_What is required:_
All of the data should be output character for character, except the pictures.

(Collected data)
□ □ □ □ □

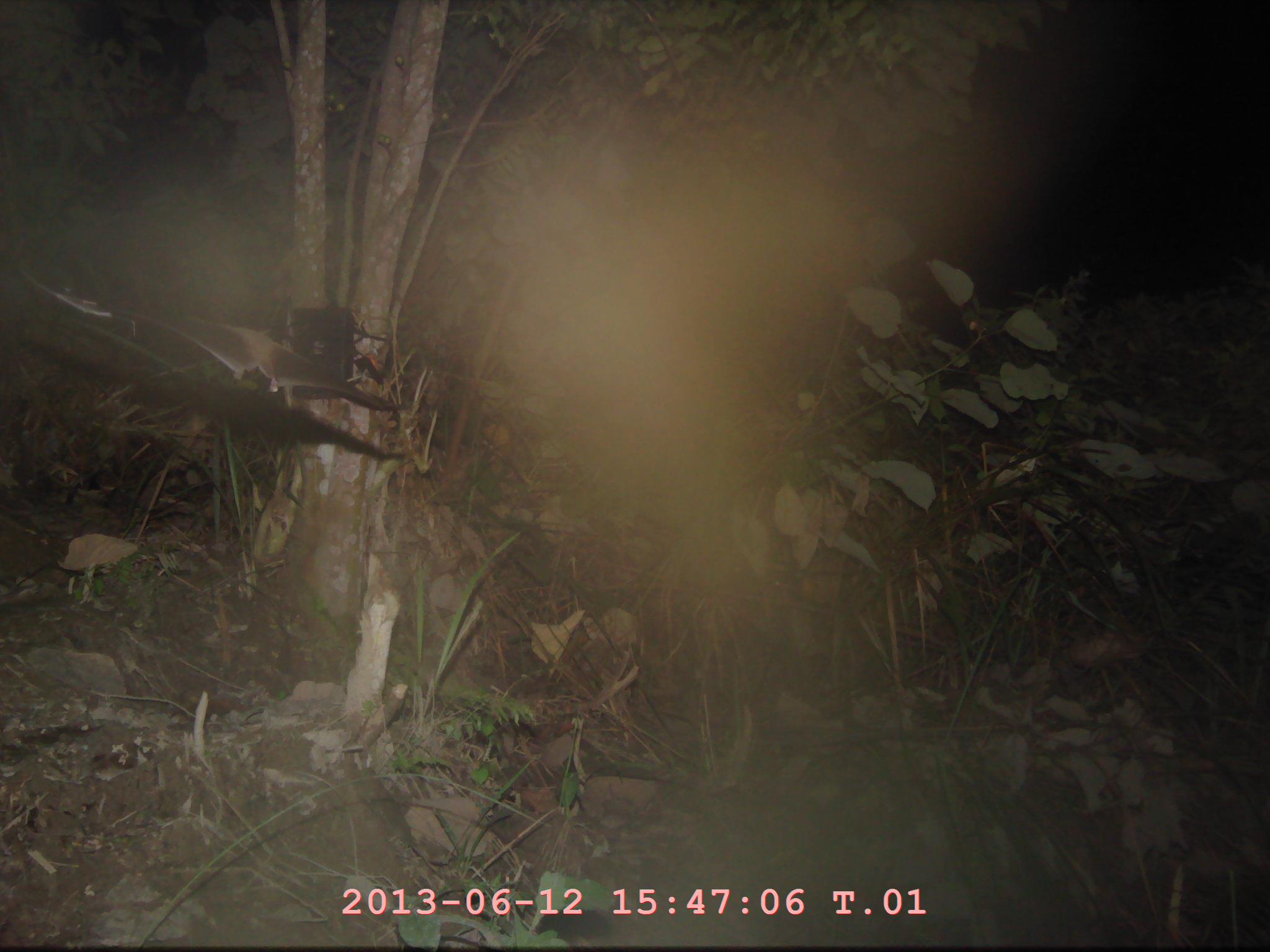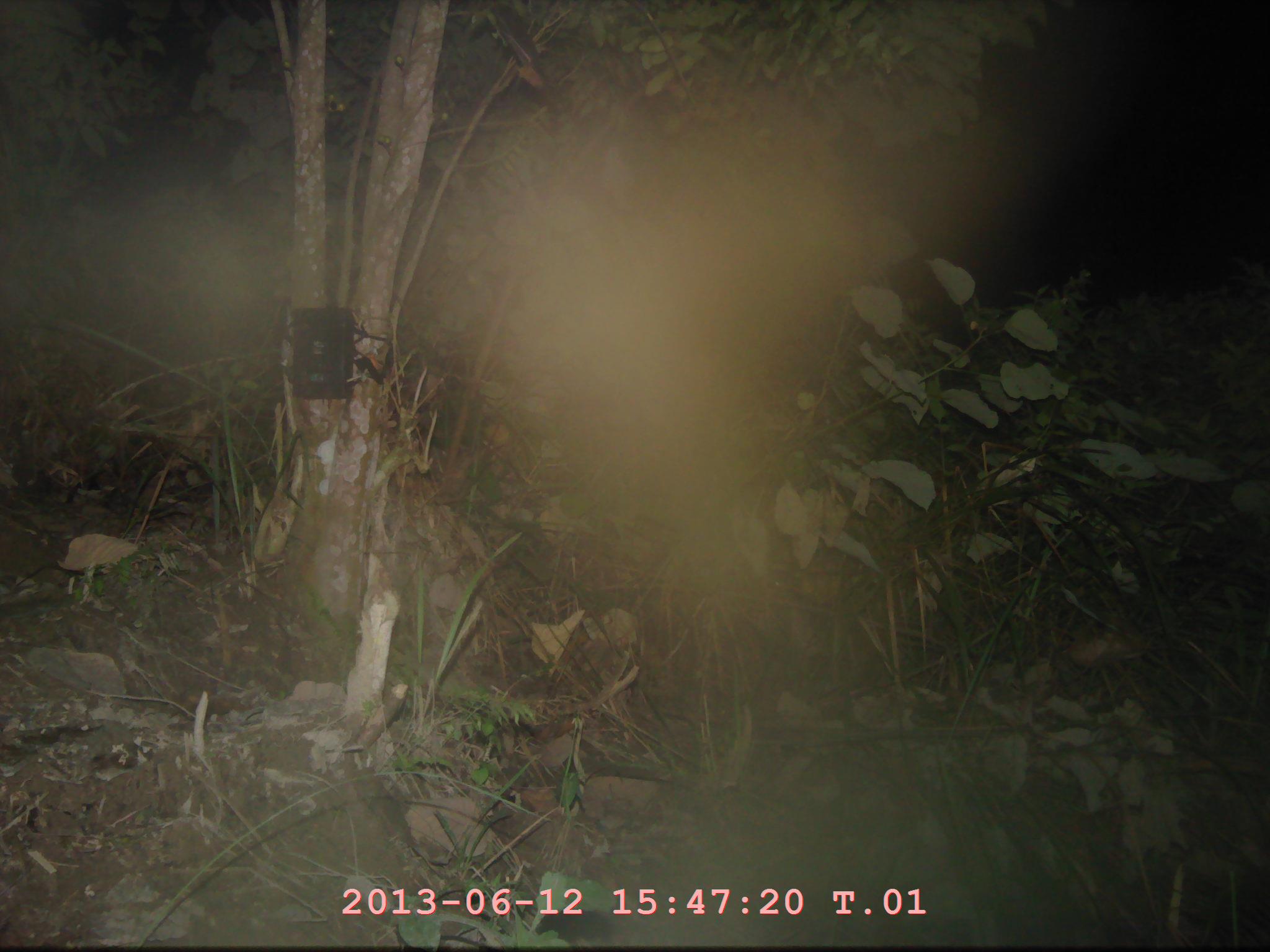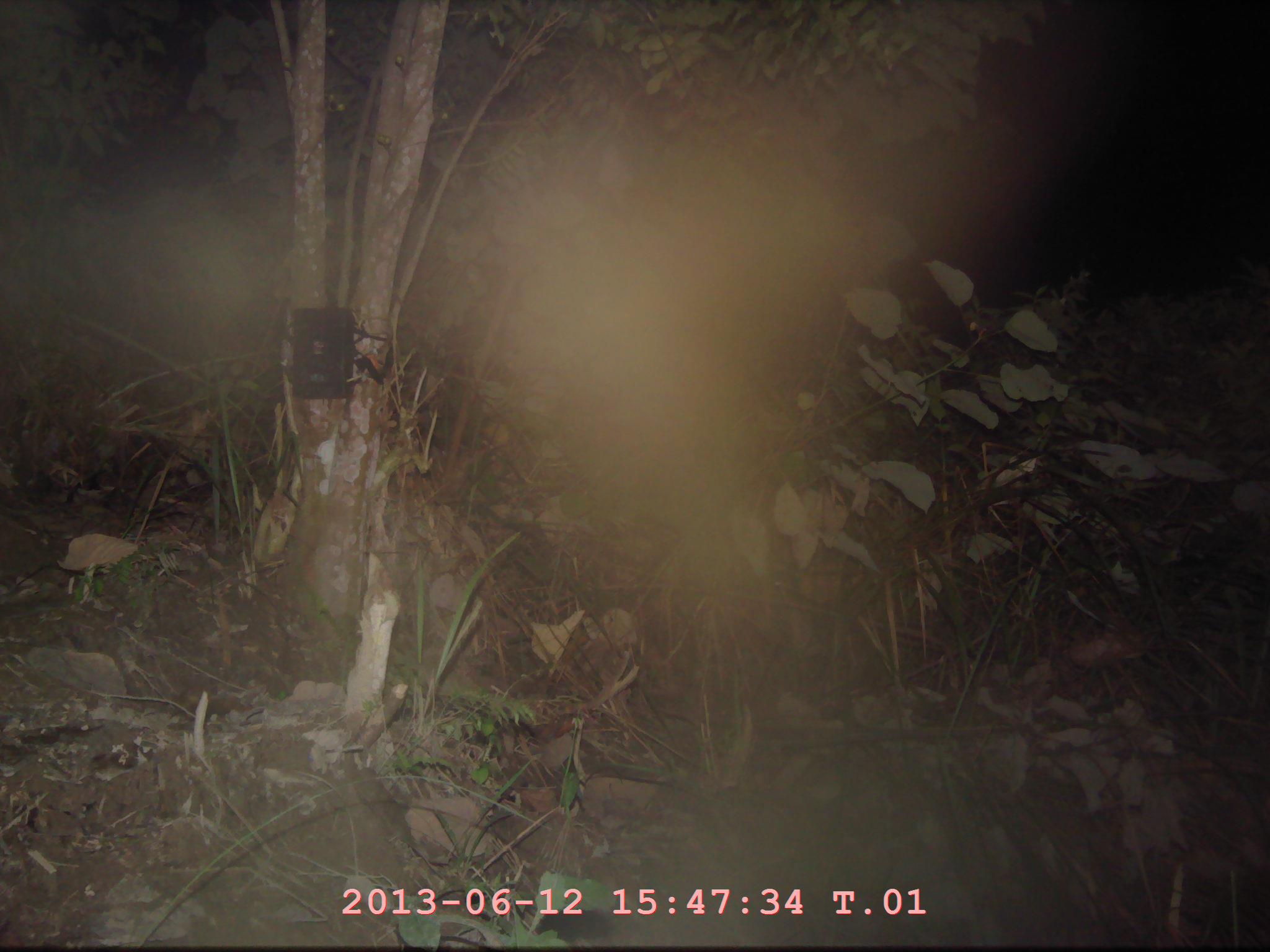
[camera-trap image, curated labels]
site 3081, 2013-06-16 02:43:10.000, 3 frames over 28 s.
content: unidentified animal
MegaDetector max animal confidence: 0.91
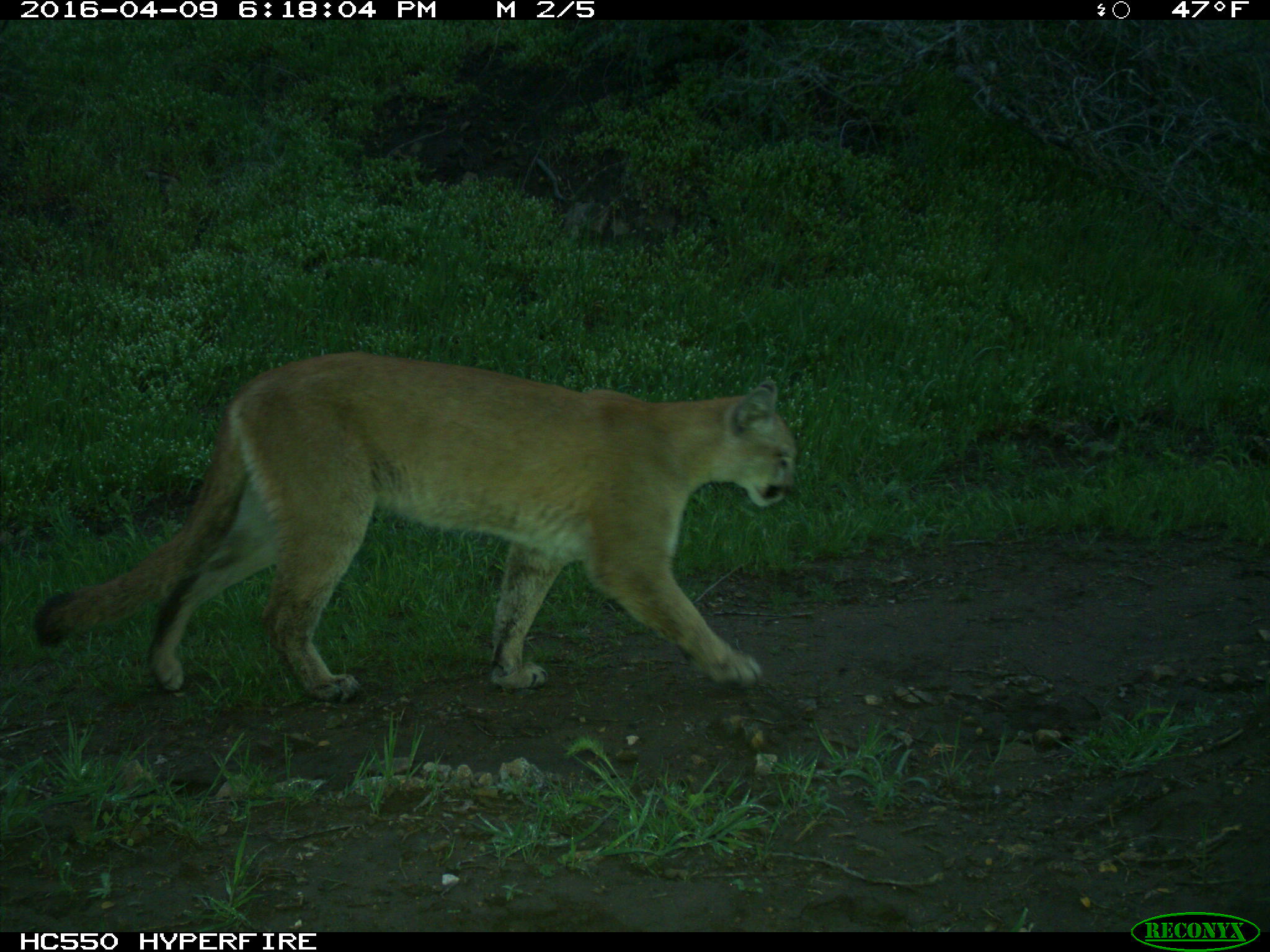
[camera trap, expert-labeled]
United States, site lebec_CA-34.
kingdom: Animalia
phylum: Chordata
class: Mammalia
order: Carnivora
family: Felidae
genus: Puma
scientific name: Puma concolor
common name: mountain lion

□ □ □ □ □

_Solution to the exercise:_
[camera-trap image, curated labels]
site 3081, 2013-06-16 02:43:10.000, 3 frames over 28 s.
content: unidentified animal
MegaDetector max animal confidence: 0.91
[camera trap, expert-labeled]
United States, site lebec_CA-34.
kingdom: Animalia
phylum: Chordata
class: Mammalia
order: Carnivora
family: Felidae
genus: Puma
scientific name: Puma concolor
common name: mountain lion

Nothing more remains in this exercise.